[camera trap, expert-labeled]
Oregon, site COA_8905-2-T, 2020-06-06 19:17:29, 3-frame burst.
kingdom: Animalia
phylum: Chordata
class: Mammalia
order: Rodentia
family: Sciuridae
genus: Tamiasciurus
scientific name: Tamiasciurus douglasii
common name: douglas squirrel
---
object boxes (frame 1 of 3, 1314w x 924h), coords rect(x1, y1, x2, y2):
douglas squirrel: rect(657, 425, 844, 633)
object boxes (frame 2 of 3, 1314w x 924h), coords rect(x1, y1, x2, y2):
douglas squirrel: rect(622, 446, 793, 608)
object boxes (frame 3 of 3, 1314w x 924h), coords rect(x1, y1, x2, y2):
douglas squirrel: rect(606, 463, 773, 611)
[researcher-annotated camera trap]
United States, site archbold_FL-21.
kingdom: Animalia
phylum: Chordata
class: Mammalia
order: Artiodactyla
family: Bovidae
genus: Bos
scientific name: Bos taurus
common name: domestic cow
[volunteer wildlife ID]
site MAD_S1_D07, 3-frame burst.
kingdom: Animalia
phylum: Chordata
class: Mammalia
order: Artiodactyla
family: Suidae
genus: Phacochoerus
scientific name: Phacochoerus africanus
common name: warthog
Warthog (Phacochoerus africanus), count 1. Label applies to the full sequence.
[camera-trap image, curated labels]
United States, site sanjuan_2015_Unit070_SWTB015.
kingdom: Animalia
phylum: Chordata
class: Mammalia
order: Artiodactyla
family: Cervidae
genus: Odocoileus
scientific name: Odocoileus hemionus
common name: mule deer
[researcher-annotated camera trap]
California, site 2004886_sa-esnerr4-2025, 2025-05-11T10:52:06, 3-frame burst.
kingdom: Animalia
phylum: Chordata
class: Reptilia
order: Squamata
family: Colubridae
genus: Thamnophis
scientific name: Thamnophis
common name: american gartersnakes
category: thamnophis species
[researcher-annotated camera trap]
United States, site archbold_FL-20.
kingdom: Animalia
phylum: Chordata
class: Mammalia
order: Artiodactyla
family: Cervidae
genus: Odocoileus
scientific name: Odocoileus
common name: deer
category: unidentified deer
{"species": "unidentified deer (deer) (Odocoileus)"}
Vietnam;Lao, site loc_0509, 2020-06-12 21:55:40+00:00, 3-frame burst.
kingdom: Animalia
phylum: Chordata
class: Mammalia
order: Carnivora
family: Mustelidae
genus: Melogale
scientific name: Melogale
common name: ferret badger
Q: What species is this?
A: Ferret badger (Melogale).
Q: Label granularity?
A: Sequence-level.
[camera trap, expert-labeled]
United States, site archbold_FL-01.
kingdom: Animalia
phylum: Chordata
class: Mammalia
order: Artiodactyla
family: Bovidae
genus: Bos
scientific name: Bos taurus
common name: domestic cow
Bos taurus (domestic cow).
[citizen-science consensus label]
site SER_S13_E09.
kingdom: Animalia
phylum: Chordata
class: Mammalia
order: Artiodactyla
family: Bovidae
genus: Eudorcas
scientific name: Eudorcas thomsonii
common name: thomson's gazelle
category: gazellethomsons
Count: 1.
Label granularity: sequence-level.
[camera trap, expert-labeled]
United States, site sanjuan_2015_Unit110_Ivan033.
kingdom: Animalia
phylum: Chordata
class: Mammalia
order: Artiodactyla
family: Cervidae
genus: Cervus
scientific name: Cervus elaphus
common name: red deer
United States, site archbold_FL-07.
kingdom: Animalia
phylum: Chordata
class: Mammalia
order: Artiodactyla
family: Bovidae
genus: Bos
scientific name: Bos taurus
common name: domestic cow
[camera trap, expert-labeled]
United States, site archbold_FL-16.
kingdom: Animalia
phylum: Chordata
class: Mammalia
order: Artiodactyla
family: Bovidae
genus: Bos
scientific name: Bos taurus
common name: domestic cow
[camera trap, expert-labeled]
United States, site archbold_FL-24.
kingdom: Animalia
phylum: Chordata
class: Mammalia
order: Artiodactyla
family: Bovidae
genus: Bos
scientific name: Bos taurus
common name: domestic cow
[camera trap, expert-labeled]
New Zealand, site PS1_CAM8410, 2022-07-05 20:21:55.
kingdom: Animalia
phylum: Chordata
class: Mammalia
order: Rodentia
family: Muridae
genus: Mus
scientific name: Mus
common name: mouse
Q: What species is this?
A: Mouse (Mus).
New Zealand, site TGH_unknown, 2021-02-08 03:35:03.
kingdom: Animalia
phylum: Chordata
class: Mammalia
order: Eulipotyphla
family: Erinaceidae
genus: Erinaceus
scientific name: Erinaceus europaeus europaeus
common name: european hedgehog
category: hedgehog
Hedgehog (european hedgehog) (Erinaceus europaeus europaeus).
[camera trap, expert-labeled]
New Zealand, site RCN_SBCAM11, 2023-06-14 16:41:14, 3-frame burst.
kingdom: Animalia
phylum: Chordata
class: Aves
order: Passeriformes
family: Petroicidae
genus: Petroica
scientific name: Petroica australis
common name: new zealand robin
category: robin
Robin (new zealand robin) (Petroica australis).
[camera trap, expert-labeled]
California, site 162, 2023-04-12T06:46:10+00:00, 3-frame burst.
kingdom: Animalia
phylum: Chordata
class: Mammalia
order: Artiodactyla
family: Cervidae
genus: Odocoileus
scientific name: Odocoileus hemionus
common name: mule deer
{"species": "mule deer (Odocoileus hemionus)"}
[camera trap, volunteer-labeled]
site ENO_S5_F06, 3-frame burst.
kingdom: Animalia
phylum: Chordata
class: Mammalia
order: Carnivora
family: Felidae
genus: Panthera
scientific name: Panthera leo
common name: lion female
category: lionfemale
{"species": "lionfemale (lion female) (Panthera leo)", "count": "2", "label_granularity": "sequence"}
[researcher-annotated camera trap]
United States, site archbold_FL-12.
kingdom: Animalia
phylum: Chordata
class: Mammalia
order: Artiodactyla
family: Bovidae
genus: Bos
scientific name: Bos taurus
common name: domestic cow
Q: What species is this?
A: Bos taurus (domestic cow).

● ● ● ●

■ WHAT IS NEEDED
Which lines run from the one holding "order: Squamata" through the one holding "site SER_S13_E09." in the records above? Repeat them exactly, both included, and nothing more.

■ SOLUTION TO THIS TASK
order: Squamata
family: Colubridae
genus: Thamnophis
scientific name: Thamnophis
common name: american gartersnakes
category: thamnophis species
[researcher-annotated camera trap]
United States, site archbold_FL-20.
kingdom: Animalia
phylum: Chordata
class: Mammalia
order: Artiodactyla
family: Cervidae
genus: Odocoileus
scientific name: Odocoileus
common name: deer
category: unidentified deer
{"species": "unidentified deer (deer) (Odocoileus)"}
Vietnam;Lao, site loc_0509, 2020-06-12 21:55:40+00:00, 3-frame burst.
kingdom: Animalia
phylum: Chordata
class: Mammalia
order: Carnivora
family: Mustelidae
genus: Melogale
scientific name: Melogale
common name: ferret badger
Q: What species is this?
A: Ferret badger (Melogale).
Q: Label granularity?
A: Sequence-level.
[camera trap, expert-labeled]
United States, site archbold_FL-01.
kingdom: Animalia
phylum: Chordata
class: Mammalia
order: Artiodactyla
family: Bovidae
genus: Bos
scientific name: Bos taurus
common name: domestic cow
Bos taurus (domestic cow).
[citizen-science consensus label]
site SER_S13_E09.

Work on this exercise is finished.